Directions for this task. Copy the records word for word, from the very first line through the line that contains "tiled dining room", with both ends included.

Data provided.

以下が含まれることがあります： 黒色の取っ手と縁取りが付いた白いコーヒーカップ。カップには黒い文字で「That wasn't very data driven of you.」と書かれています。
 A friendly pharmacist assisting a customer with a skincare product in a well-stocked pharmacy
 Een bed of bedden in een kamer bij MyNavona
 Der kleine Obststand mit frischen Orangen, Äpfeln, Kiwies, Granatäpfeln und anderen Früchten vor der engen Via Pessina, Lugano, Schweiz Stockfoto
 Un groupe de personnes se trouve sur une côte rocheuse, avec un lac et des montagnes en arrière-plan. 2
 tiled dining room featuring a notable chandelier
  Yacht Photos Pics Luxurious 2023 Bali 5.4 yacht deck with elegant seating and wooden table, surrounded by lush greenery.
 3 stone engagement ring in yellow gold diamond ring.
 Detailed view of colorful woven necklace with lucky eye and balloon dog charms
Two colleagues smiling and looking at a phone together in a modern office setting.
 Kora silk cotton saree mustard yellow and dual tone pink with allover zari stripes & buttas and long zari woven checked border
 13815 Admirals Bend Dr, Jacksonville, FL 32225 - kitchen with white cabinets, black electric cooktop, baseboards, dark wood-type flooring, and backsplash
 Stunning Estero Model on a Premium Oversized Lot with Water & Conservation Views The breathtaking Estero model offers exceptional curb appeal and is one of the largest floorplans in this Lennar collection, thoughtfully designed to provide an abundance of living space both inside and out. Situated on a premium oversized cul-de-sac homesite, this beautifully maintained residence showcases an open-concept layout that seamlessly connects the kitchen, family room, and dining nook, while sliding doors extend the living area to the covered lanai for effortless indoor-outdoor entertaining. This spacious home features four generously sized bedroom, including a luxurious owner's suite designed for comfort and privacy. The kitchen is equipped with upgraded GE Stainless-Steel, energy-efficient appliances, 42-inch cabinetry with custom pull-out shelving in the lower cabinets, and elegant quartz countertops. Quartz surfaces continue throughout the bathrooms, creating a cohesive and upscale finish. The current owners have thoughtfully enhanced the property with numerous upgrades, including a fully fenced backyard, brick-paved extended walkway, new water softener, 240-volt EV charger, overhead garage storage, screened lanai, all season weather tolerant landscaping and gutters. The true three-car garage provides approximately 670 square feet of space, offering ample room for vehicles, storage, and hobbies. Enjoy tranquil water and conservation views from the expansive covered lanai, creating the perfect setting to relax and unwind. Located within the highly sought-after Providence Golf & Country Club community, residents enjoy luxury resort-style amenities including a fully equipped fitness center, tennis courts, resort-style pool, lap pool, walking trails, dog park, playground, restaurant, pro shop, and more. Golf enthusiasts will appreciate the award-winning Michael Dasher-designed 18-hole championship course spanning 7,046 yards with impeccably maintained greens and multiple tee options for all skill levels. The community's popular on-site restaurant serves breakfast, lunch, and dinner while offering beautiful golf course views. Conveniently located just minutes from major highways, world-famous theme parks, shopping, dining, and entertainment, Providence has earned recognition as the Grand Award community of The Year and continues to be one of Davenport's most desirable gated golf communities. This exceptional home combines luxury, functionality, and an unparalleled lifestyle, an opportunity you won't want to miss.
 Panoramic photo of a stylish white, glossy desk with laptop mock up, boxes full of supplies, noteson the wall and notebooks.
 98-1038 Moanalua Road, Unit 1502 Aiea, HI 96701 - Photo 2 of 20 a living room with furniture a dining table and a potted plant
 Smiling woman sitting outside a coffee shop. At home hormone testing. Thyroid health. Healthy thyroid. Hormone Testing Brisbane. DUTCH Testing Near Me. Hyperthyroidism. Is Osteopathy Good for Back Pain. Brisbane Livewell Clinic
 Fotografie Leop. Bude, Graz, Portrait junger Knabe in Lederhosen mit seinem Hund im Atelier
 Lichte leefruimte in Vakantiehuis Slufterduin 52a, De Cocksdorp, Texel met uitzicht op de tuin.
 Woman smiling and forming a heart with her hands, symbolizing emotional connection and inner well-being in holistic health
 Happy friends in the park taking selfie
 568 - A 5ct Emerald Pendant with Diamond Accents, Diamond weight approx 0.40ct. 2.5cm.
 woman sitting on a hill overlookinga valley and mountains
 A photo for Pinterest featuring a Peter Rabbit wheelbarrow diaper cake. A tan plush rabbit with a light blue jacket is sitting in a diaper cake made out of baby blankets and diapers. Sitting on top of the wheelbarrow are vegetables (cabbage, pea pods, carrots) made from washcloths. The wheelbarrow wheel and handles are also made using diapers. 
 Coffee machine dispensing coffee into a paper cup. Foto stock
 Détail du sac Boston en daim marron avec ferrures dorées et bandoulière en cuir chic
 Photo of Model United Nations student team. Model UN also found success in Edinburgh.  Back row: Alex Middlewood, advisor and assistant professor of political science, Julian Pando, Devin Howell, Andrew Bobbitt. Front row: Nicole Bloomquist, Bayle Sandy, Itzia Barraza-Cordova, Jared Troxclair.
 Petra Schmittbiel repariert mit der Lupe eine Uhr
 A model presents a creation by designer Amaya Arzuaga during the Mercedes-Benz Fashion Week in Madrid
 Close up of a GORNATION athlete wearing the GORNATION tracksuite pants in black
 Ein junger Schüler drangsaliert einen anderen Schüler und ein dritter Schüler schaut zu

Solution for this problem.
以下が含まれることがあります： 黒色の取っ手と縁取りが付いた白いコーヒーカップ。カップには黒い文字で「That wasn't very data driven of you.」と書かれています。
 A friendly pharmacist assisting a customer with a skincare product in a well-stocked pharmacy
 Een bed of bedden in een kamer bij MyNavona
 Der kleine Obststand mit frischen Orangen, Äpfeln, Kiwies, Granatäpfeln und anderen Früchten vor der engen Via Pessina, Lugano, Schweiz Stockfoto
 Un groupe de personnes se trouve sur une côte rocheuse, avec un lac et des montagnes en arrière-plan. 2
 tiled dining room featuring a notable chandelier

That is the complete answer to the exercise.